Sometimes she is very much afraid. She knows terror well. But hers is a terror ultimately of herself and the edge to which her strange brain chemistry drives her. She loves life and loves God with all her heart, but knows the terror of that which tries to entice her, to browbeat her and threaten her until she finally gives up on what she loves and buys their counterfeit truth.



She has won no wars, but fights many battles. Some days are better some days are not. One day she may die. The illness will not go away and constantly demands more of her life. I asked her once what she had learned and what she could tell other people and I liked what she said.



“I have learned what it is like to live in a prison of one. I have learned to keep other people close so that the walls don’t rise. I have learned that there is wisdom sometimes in fear and to always be open to it. I have learned that no matter how much I feel like doing something I don’t have to do it.
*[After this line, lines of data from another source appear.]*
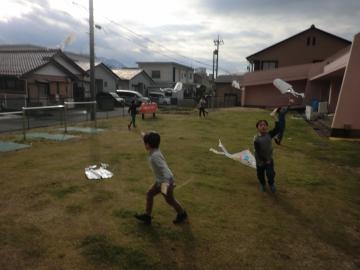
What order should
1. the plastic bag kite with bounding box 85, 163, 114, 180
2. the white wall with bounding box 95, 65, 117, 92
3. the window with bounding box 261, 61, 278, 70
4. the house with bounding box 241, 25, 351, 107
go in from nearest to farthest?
the plastic bag kite with bounding box 85, 163, 114, 180 → the house with bounding box 241, 25, 351, 107 → the white wall with bounding box 95, 65, 117, 92 → the window with bounding box 261, 61, 278, 70

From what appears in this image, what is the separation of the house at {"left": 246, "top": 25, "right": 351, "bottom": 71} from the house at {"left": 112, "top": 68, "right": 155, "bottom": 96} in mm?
16246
I have learned I am not my illness. I have learned that I do not prosper in the denial of my illness, but in knowing that my freedom, as much as I have it, is in deciding what of its demands I listen to. I have learned I can decide not to die, but I must decide so every day. I have learned that God is with me and I matter to him. And I have learned when the demons come upon me and their chorus grows louder and louder, I can say with His help, “No. No, not this time.”
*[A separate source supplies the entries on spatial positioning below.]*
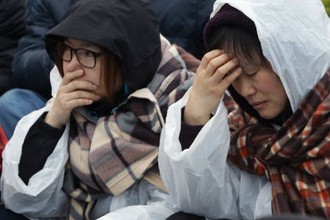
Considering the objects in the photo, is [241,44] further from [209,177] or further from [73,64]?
[73,64]

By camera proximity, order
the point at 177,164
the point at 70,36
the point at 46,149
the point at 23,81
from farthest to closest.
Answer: the point at 23,81 < the point at 46,149 < the point at 70,36 < the point at 177,164

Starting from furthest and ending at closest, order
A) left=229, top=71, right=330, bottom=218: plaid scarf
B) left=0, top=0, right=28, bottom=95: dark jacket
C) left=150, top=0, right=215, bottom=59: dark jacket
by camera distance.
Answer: left=0, top=0, right=28, bottom=95: dark jacket, left=150, top=0, right=215, bottom=59: dark jacket, left=229, top=71, right=330, bottom=218: plaid scarf

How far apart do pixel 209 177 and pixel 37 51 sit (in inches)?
51.3

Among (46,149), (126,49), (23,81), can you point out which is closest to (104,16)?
(126,49)

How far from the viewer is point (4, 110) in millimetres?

She remains each day in my prayers. I hope now she will be in yours.

The beginning of 16 Minutes

With this post begins "16 Minutes." It is a blog built around two things. Every 16 minutes someone commits suicide. It doesn't have to happen.
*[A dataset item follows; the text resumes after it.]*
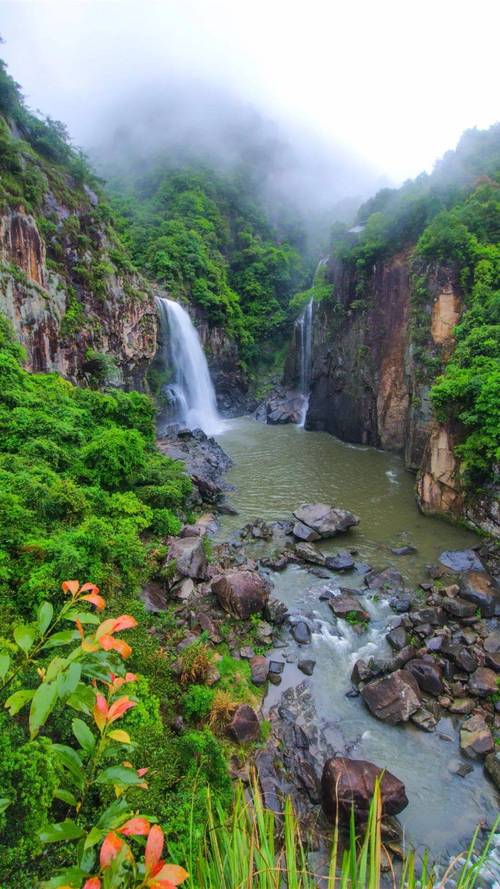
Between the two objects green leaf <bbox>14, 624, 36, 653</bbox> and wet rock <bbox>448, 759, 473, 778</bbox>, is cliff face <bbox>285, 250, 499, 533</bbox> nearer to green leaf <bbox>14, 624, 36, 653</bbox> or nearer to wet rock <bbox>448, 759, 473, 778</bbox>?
wet rock <bbox>448, 759, 473, 778</bbox>

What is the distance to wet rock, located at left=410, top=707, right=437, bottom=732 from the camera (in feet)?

The idea for this blog grew from a cause on Facebook: "Stop suicide. Every 16 minutes someone dies from their own hand." Within 2 weeks over 230 people from all over the world had joined the cause and the comments that I got talked about their personal experience of suicide, rather it being during a hard time for them, or the act of a family member or loved one. And person after person said: "This is a tragedy that shouldn't happen." And so I decided to start something that reached beyond simply Facebook. The cause on Facebook continues to grow and hopefully will grow more. But this is an issue that we need to reach out to everyone on. We have the knowledge and services to help. We lack simply the will or decision to do so.

Within this blog you will find several things:

  1. Stories shared by survivors. The goal is both to serve as a memorial of sorts to those who tragically died, but also in sharing their stories to help motivate action to avert this terrible tragedy for other families.
  2. Information. There is a tremendous amount of information out there about the phenomenon of suicide and the different factors that influence it.
  3. Resources. Links to different organizations and sites that provide resource and assistance in dealing with the issue.
  4. What can you do to help? And perhaps most importantly what can you do to make an impact on this important issue.

Comments are welcome. Please feel free to address any issues you feel relevant. It is through sharing our experience, knowledge and perspectives that all of us grow. If you are a survivor of suicide or an attemptor and wish to share your experience I would be most grateful to hear from you. We can all make a difference.